You don't care [about] / dislike numeric priorities

In Resque, queue priority is really more about which queues get checked first when multiple queues are considered, and is not directly related to node affinities or providing fine-grained priority settings. The project page includes some considerations about when to choose Resque vs. Delayed Job. Other systems will provide other trade-offs, as each has different design and performance goals baked in.

The general expectation for Resque is that you will assign workers to the appropriate queues for that group of workers or on that node. In other words, you should be assigning high-resource items to high-resources queues, and then running those high-resource queues on workers or nodes where you want them run rather than just running QUEUE="*" everywhere. You could then run other queues with lower resource requirements elsewhere, or even allow your high-performance nodes to consider low-resource queues when the high-resource queues are empty, so long as the resource-intensive jobs don't have to be serviced immediately.
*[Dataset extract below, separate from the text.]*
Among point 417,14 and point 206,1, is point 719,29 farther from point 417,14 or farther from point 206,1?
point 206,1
If you really want finer grained control of priorities, Resque may not be the right tool. You can look at Delayed Job, Sidekiq, or Rocket Job to see if they fit your needs better. If you have to (or want to) use Resque, then you will likely need to rethink how and where you run your queues, rather than trying to make Resque do something outside its intended design.
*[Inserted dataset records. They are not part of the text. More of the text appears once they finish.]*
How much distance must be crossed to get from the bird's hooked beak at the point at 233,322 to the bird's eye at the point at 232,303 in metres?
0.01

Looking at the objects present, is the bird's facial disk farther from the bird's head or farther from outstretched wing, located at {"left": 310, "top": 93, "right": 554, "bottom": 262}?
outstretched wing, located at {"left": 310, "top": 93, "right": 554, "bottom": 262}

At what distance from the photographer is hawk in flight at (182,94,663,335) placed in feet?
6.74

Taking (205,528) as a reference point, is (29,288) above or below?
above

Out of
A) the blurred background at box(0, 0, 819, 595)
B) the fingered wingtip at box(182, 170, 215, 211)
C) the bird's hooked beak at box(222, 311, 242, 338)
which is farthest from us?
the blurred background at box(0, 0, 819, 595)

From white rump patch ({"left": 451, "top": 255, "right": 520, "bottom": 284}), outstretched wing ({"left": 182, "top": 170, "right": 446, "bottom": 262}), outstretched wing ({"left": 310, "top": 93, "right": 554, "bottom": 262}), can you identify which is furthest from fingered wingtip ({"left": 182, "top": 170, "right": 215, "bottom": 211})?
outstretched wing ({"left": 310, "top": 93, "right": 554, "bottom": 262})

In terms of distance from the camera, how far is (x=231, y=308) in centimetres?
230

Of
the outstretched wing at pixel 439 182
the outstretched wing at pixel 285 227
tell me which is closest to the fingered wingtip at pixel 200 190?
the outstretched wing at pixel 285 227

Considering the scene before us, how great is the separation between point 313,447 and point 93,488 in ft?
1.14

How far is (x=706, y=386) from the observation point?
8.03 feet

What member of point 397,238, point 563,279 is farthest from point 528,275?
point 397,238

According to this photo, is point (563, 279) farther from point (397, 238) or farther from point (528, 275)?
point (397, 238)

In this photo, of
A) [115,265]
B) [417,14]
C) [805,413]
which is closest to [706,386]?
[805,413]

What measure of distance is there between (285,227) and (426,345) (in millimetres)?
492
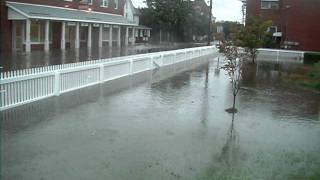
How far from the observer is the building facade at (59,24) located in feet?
111

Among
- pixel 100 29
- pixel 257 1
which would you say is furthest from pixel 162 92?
pixel 257 1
Using Job Hooks to Complicate Your Life

If you insist on doing so anyway, you can attempt to inspect a job or the current worker or node's capabilities in a job hook before trying to #perform it, and raising Resque::Job::DontPerform if you want to skip the job while making sure that it doesn't get treated as a failed job or get repeatedly grabbed again by the wrong workers or nodes, but I would consider this approach an error-prone anti-pattern.

Assign resource-intensive jobs to the right queues in the first place, and then run only specific queues on each node based on its capacity or performance characteristics. That way, you reduce the problem to queue assignment for jobs and workers instead of creating job complexity at the code and queue management levels. With that in mind, think carefully before going down the (perhaps tempting) garden path of abusing hooks for capacity management or performance purposes.